On certain days the balloons are inflated just before sunset, tethered to the ground, and then lit up from the inside. This is called the Twilight Twinkle Glow. The countdown goes out: 5-4-3-2-1 and then the command for “All Burn!” The sight of these huge balloons glowing in the dark with the sounds of the jets firing to keep them at full size and glowing is just amazing! Glow Nights are followed by a fireworks show.
The most popular days are the Special Shapes Rodeo Days. There are more than 100 balloons in unique shapes like Darth Vader, Humpty Dumpty, elephants, bumble bees, a carousel, and the largest cow you will ever see. It’s as large as our motor home. Rodeo Days are so popular the schools are closed! On the first day they are inflated predawn and lift off in a Mass Ascension. On the second day they are inflated at dusk for a Twilight Twinkle Glow and more fireworks. A hobby for the children is collecting trading cards from every pilot who will give them one.
Other days are set aside for pin trading. It seems like everyone collects and trades commemorative colorful pins. They come is all shapes and sizes, some like the balloons you will see on the field, and are marked by year and also by designations like Dawn Patrol, Pilot, Chase Crew, and in our case Rainbow Riders. That is the booking company for anyone who wants to take a flight, which we did!!!
When you are not watching all this, there is a chainsaw carving exhibition, bands performing at center stage, skydiving exhibits, and a fly-in competition where pilots see who can get the closest to a target as they skim a few feet above the ground and then they land back on the field. And the booths and booths of vendors who sell Native American and Mexican crafts, every kind of Balloon Fiesta memorabilia, and food. Lot’s of food. There is the expected “carnival food” like funnel cakes, fries, corn dogs, and then stuff I never heard of before like fry bread topped with beans, onions, tomatoes and chili. (for breakfast at 9:00 am) Or a breakfast burrito. (at 6:00 am)

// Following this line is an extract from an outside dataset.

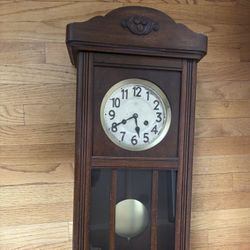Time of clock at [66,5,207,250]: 5:41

Reason Three: You can participate at the level your budget allows. Of course you have to factor in transportation to get here and the accommodations once you arrive, (you can even stay on the field in a tent) but after that, parking is $20 and admission is $15. Go once, go twice, or in our case three times. And you can find local parks where the balloons are most likely to land, which is free! We landed in Vista de Norte Park. On the days you don’t attend, the Fiesta is carried live on TV.

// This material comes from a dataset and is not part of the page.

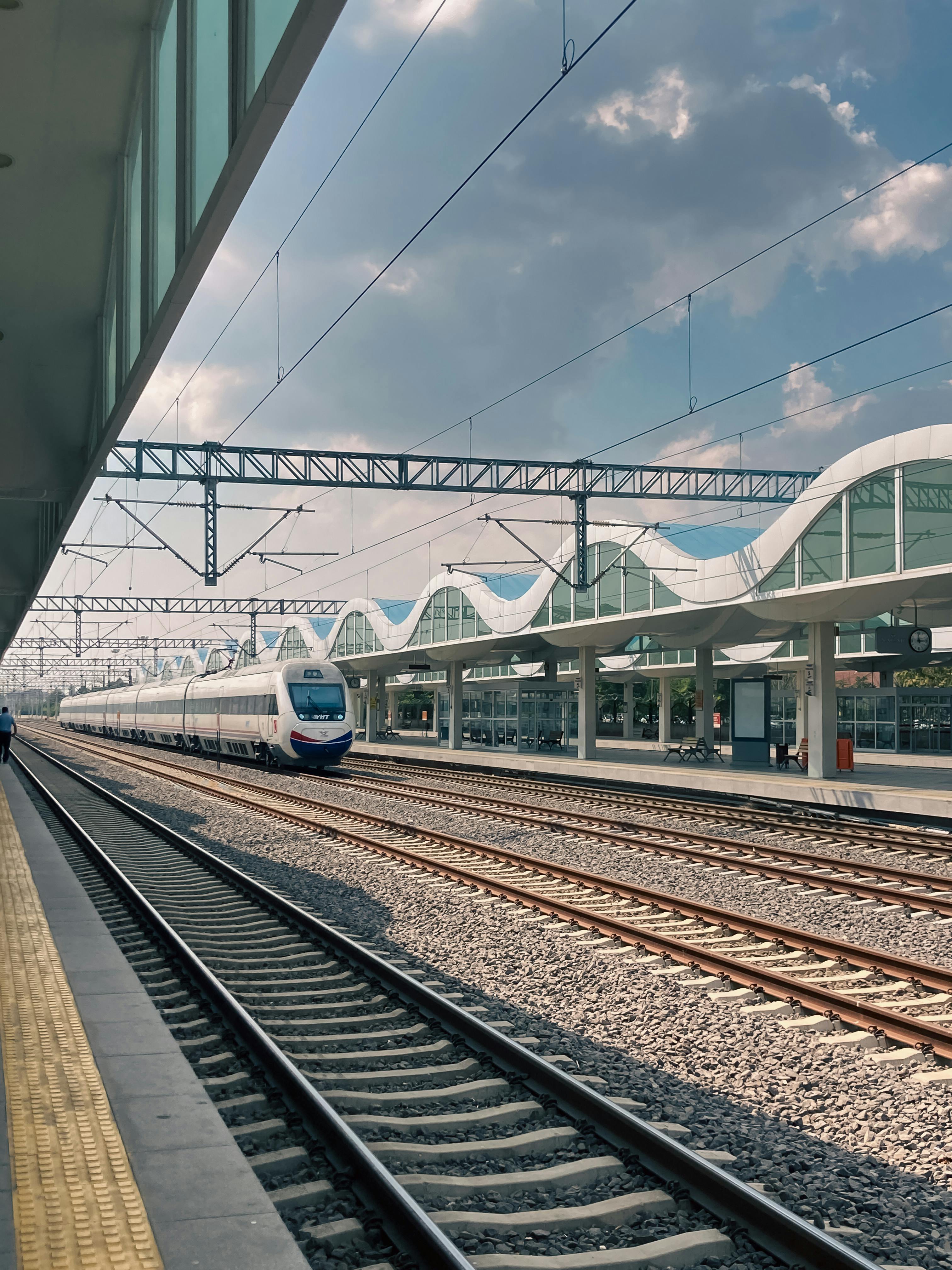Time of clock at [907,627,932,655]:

If you are into facts and figures here are the numbers from 2019: 886,037 attended; 559 balloons were registered; 104 special shapes balloons registered; from 17 countries; $173 million dollars went into the local economy; $40 million for overnight accommodations; $17 million for retail purchases; $19 million at the concession stands.

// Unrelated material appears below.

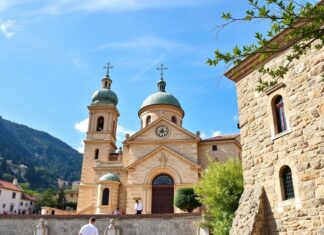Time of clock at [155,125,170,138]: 7:17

Reason Four: Attending the Fiesta is an experience like none other I know of. It’s not even about the sights and sounds, it’s the experience! Every one is smiling, happy, delighted, and having the time of their lives. I tried as best I could to put the experience into words, and if you check out the Post Cards 2021 Page, you’ll also see I tried to capture the experience with a few dozen pictures, but is just impossible to acurately portray the experience.
We’ve met so many people on this trip who say, “I want to do that someday.” Or, “I’ve always wanted to go there.” If that sounds like you, start making the plan to make it happen. If we learned anything from COVID and 2020, the time is now!